The chief concerns of the paper, though, are with what Benartzi et al. call “relative effectiveness calculations,” or, ‘did the cost of the nudge result in disproportionate cost savings or positive outcomes?’ The authors achieved this by measuring the ratio of the causal effect of a policy to the policy implementation cost. And they did so with a startling number of diverse policy areas, including retirement savings, collegiate enrollment, healthcare, influenza vaccinations, and energy conservation.

It need not surprise us then to find that nudge policies, compared with traditional policies, have resulted in meaningful and cost-effective impact for governments innovative and brave enough to test them. As in the diagram shown, an active nudge toward retirement savings can result in $100 of contributions for each $1 spent on policy implementation. College enrollment can be increased by 1.53 students for every $1,000 spent by government. Vaccination and energy conservation improvements are more modest but proportionally significant when compared with existing options.

The authors found that nudge policies work best when policy objectives alter day-to-day behavior of individuals making rushed and demonstrably imperfect decisions. Meanwhile, monetary incentives do best when policymakers seek to correct misalignments between public and private interests for citizens capable of more careful decision-making.

And yet, there is some question about the larger impact. In terms of public budgeting, these nudges produce modest savings. Further, the authors note that ‘success’ in terms of a nudge (e.g., more kids in college grant programs) could well result in an indirect cost to other government programs. For governments wary of innovation, one wonders whether valuable political capital and reforming zeal might be better spent addressing larger problems, for instance: structural failings of government institutions, corruption, or a comprehensive approach to costly health systems or failing judicial systems.

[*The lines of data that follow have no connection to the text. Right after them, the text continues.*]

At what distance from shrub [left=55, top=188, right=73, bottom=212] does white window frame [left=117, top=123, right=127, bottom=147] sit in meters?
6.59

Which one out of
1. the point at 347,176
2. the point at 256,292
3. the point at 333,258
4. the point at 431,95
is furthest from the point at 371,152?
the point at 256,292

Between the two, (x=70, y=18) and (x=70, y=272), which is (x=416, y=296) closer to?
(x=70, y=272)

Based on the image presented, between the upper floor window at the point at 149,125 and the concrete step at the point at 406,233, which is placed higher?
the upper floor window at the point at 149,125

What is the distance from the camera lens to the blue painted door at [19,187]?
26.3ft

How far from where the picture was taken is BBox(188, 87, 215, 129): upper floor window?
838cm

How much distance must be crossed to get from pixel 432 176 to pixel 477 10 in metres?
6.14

Are modest, even simple, improvements worth the energy? Is ‘nudge’ worth the effort? The authors say so. In most cases studied, the authors found that the nudge intervention simply encouraged the use of existing, “under-capacity” institutions in a way well-aligned to the institutions’ missions. And in many ways, the nudge improves policy delivery and complements existing policies. We improve FAFSA’s effectiveness; we don’t replace college aid programs.

Benartzi et al. close with three broad recommendations: increase government investment in nudging, encourage nudge units to track and share data, and measure future behavioral interventions in terms of impact per dollars spent. Without such calculations, reformers lack evidence both to design good policy, but perhaps more importantly, to sell it to political stakeholders. This study shows us that nudge policies can deliver enormous and disproportionate savings for minimal investment; the cash saved adds up.

Article source: Benartzi, Schlomo, John Beshears, Katherine L. Milkman, Cass R. Sunstein, Richard H. Thaler, Maya Shankar, Will Tucker-Ray, William J. Congdon, and Steven Galing. “Should Governments Invest More in Nudging?Association for Psychological Science. 28:8 (2017): 1041-1055.